You’re going to hire people to guard your sh*t, but you’re not going to give them health care. Vice has a long spoiler- and profanity-laden interview with The Wire creator David Simon, running the gamut from backstage Wire details to the media's obsession with "the Dickensian aspect" to his next series (set in New Orleans) to Joe Lieberman to this fight he almost got in at a concert one time. Via /Film.
posted by gerryblog on Dec 17, 2009 - 41 comments

The Wire - David Simon's original pitch and series bible. "At the end of thirteen episodes, the viewer - who has been lured all this way by a well-constructed police show - is not the simple gratification of hearing handcuffs click. Instead the conclusion is something Euripides or O'Neill might recognize: an America at every level at war with itself." [Previously.] (via)
posted by Electric Dragon on Apr 17, 2009 - 42 comments

The Wire is dissent; it argues that our systems are no longer viable for the greater good of the most, that America is no longer operating as a utilitarian and democratic experiment. An already-quite-good discussion about The Wire, originating in Mark Bowden's Atlantic article ('The Angriest Man in Television') and continuing through Mark Bowden's post on the show's nihilistic bleakness gets even more interesting on Matt Yglesias's blog, where the creator of the show stops by to give his opinion on what it's all supposed to mean.
posted by gerryblog on Jan 3, 2008 - 76 comments

Prior to his critically acclaimed program The Wire, creator Edward Burns wrote the HBO miniseries The Corner, which also focused on the drug trade in Baltimore. Charles S. Dutton, an African-American Baltimore native and former convict probably best known to most as TV's "Roc," was chosen to direct the miniseries. Who Gets To Tell a Black Story?, part of a Pulitzer-prize winning NYT series on race in America, examines Dutton's take on how to make a TV program which portrays a mostly African-American cast of characters, the struggles and differing perspectives of Dutton and Burns, and how race is portrayed in Hollywood. [more inside]
posted by whir on Dec 17, 2007 - 24 comments

"A detective does his job in the only possible way.
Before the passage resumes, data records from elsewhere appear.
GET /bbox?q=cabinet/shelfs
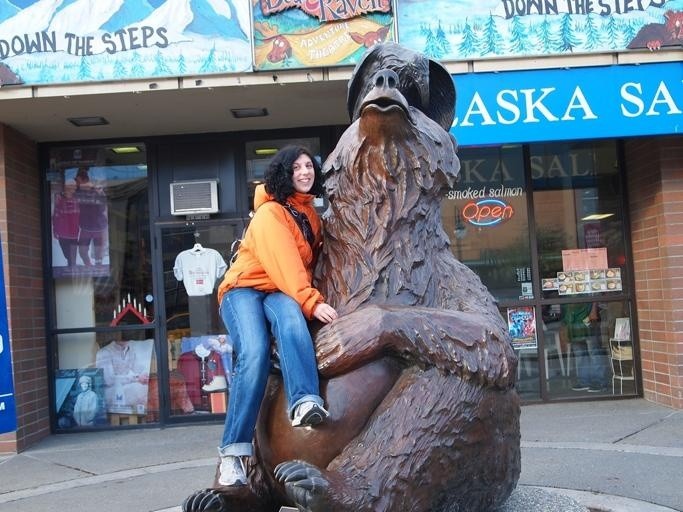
[609,338,635,396]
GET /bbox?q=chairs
[517,318,566,380]
[567,340,592,379]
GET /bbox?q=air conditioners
[169,178,221,221]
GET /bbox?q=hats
[76,167,89,177]
[77,375,91,386]
[63,179,77,190]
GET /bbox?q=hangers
[191,232,203,252]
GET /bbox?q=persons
[216,144,337,488]
[96,340,149,407]
[53,179,81,265]
[541,319,560,377]
[73,376,98,427]
[54,169,107,264]
[563,301,608,393]
[217,335,232,383]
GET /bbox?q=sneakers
[290,401,330,428]
[201,376,227,392]
[573,382,589,391]
[218,455,248,487]
[587,386,607,392]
He follows the requirements of the law to the letter -- or close enough so as not to jeopardize his case. Just as carefully, he ignores that law's spirit and intent. He becomes a salesman, a huckster as thieving and silver-tongued as any man who ever moved used cars or aluminum siding -- more so, in fact, when you consider that he's selling long prison terms to customers who have no genuine need for the product." [more inside]
posted by dhammond on Nov 29, 2007 - 95 comments

Apparently, in real life, Omar makes it.